┌─ TEXTO PARA LEITURA

Reparem bem no português, porque ele é sintomático. Um redactor competente e produtivo saberia que a expressão “necessidade de agir para cumprir a meta de alcançar” é apenas uma modesta “necessidade de alcançar”. Mas o comboio verbal “agir para cumprir a meta de alcançar”, na sua desmesurada redundância, é um lapso freudiano que se aplica na perfeição a este programa, cujo nome deveria ser Novíssimas Oportunidades. Lembram-se?

O Governo socialista é como aqueles casais sem imaginação que só conhecem duas ou três posições na cama, e as repetem incessantemente sempre que há alguma energia, ou, neste caso, muito dinheiro. Chovem milhões de Bruxelas? Alguém grita “Eureka!” no Palacete de São Bento – “vamos investir que nem doidos na formação de adultos!” Como dizem os ingleses: been there, done that. Essa estratégia foi a menina dos olhos de José Sócrates. Chamou-se Novas Oportunidades e tratou-se de um programa espectacular – sobretudo para o anedotário nacional, com centenas de milhares de adultos a completarem magicamente o 12.º ano após despenderem vários serões a assistir à projecção de slides em paredes brancas.

└─

LISTA DE TAREFAS:
**A)** Responda a estas perguntas sobre o texto acerca da formação de adultos:
(i) Segundo o texto, a que expressão mais modesta equivale "necessidade de agir para cumprir a meta de alcançar"?
(ii) Que nome o texto propõe para o programa atual?
(iii) Como se chamou a estratégia que foi a menina dos olhos de José Sócrates?
**B)** Traduza para inglês esta frase do texto sobre a formação de adultos: "Essa estratégia foi a menina dos olhos de José Sócrates."
**C)** Prossiga o texto sobre a formação de adultos a partir do ponto em que termina.

┌─ EXCERTO DA FONTE

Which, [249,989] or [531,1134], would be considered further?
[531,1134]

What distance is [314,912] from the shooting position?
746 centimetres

└─

AS RESPOSTAS:
**A)**
(i) Equivale a "necessidade de alcançar".
(ii) Propõe o nome Novíssimas Oportunidades.
(iii) Chamou-se Novas Oportunidades.

**B)** That strategy was José Sócrates's pride and joy.

**C)**
É verdade que o Novas Oportunidades foi um sucesso de participação. Entre o seu início, em 2006, e até meados de 2011 – quando chegou Passos Coelho e a troika malvada –, inscreveram-se no programa cerca de 1,5 milhões de adultos. Estamos a falar de quase 30% da população activa em Portugal. Os socialistas ainda hoje se orgulham muito do Novas Oportunidades, e há mesmo estudos que perguntaram às pessoas se foi bom para elas, elas disseram que fez maravilhas pela sua autoestima, donde, o programa foi um sucesso.

Ainda assim, foi um sucesso insuficiente, porque António Costa quer agora formar mais 1,145 milhões de adultos activos, que isto da formação é um trabalho de Sísifo. E talvez também porque, olhando para a evolução da produtividade em Portugal, o efeito nos indígenas não parece ter sido espectacular. Para citar não Passos Coelho, mas a CGTP (que recusou subscrever o acordo), “o Governo não rompe com um passado de desaproveitamento de milhares de milhões de euros gastos em ‘formação profissional’, que não logrou tirar-nos do último lugar dos países europeus em matéria de qualificação média da população activa”. Ups.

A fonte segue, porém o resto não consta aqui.